This invention relates generally to computer pointing devices, and more particularly to pointing device buttons.
The adoption of the graphical user interface has provided a popular alternative to the command line interface which previously dominated the field of computing. Previously users had to memorize many command names and type in the appropriate command to control the computer. One of the realizations of the graphical user interface has been to make computing easier. To extend computing to a broad population, it is desirable to have an interface which does not require the user to learn and memorize intricate internal operations of the computer. Through the graphical user interface, objects and menus serve as reference choices and enable the design of more intuitive command sequences.

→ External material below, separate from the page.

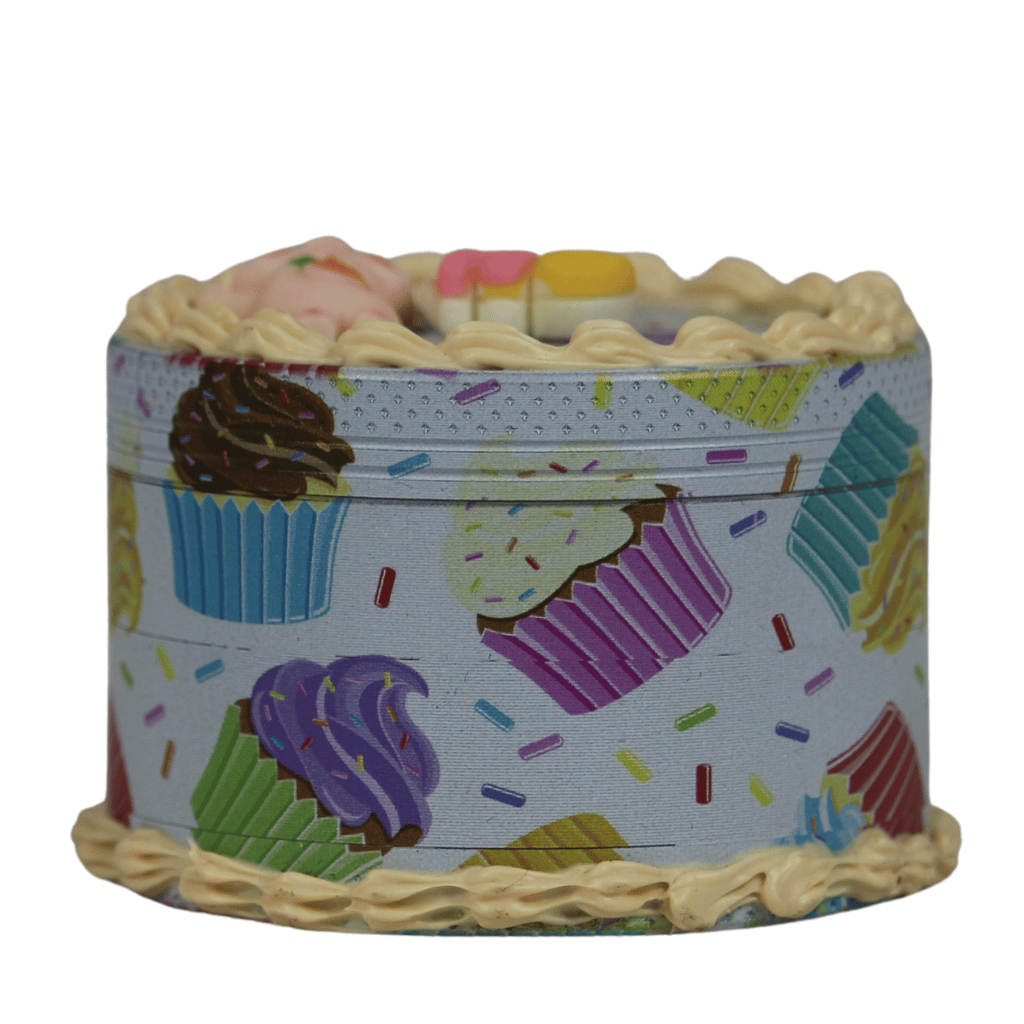 Cupcake Herb Grinder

A key tool in working with a graphical user interface is a pointing device. A pointing device is an input device used to control an on-screen cursor for such actions as "pressing" on-screen buttons, choosing among a range of menu items, and selecting objects, cells or groups of words in a document. A pointing device also is used as a stylus in graphical applications for drawing lines and shapes. More recent functions include the "drag and drop" operation in which a displayed item is selected and moved elsewhere on the screen to perform a copy, move or delete operation.

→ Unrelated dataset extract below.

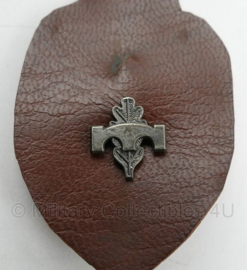 Bundeswehr Pioniertruppe borsthanger - 9,5 x 4 cm - origineel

The most common pointing device is referred to as a mouse. The basic features of a mouse are a casing having a generally flat bottom surface, one or more buttons on a top surface, a ball protruding partially from the bottom surface, and a cable for connecting the mouse to the computer. The mouse is designed to be gripped with one hand and held slightly above a reference surface so that the ball remains in contact with the reference surface. As the mouse is moved, the ball rolls along the reference surface generating varying sensing signals at internal contacts adjacent to the ball. Other pointing devices include the graphical tablet, stylus, light pen, joystick, puck, trackball, and more recently, the isometric post (e.g., erasure-head pointing device such as IBM's Trackpoint) and the touchpad, (e.g., Apple Computer's Trackpad). The isometric post resembles a pencil-head eraser and is situated among keys of a keyboard. The isometric post protrudes up above the surrounding keys and is operated by applying directional pressure with a single finger in contact with the post. The touchpad has a generally planar surface and employs field distortion sensing, a form of capacitance sensing technology. The planar surface includes a covered grid of electrical conductors defining an electrical field. When a user touches the surface, the user's fingertip distorts a localized area of the electrical field. The grid is regularly scanned to sense the strength of any distortion at an electrical conductor. The row and column conductors exhibiting distortion indicate the user's finger location. Thus, finger motion, like mouse motion, can be tracked.

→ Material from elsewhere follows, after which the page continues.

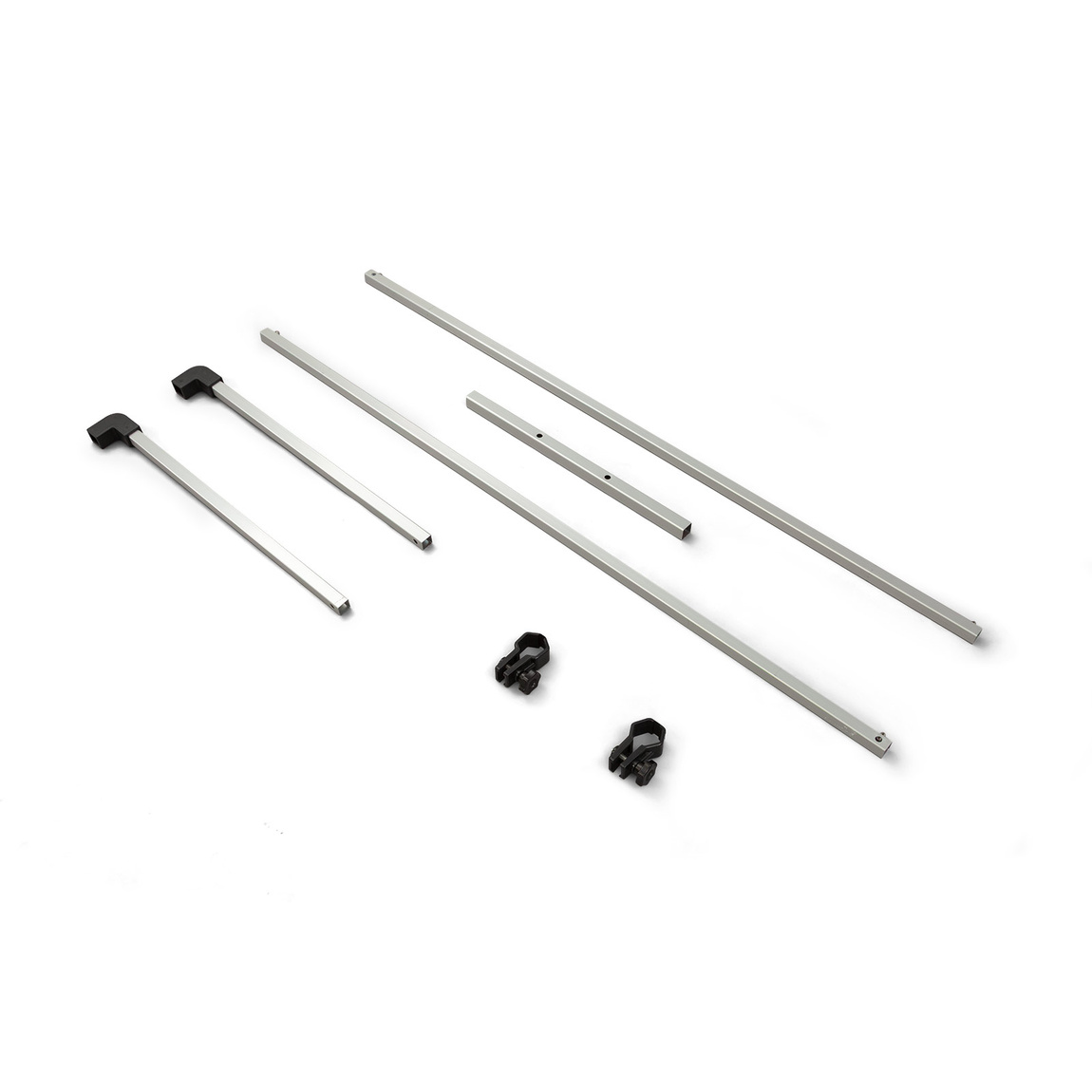 Pole set for tent awning, width 3 m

With the number of people using computers and the amount of time spent operating a computer increasing, ergonomic considerations for reducing operator fatigue and discomfort are increasingly important. With regard to pointing devices, easy, intuitive operation is desired. A shortcoming of the mouse for example, is the need to repeatedly move one's hand from the keyboard over to a separate mouse device. Improper body position and inconvenient spacing between the keyboard and the mouse can cause fatigue. This invention addresses the ergonomic and ease-of-use concerns associated with pointing devices, and particularly such concerns associated with notebook computer pointing devices.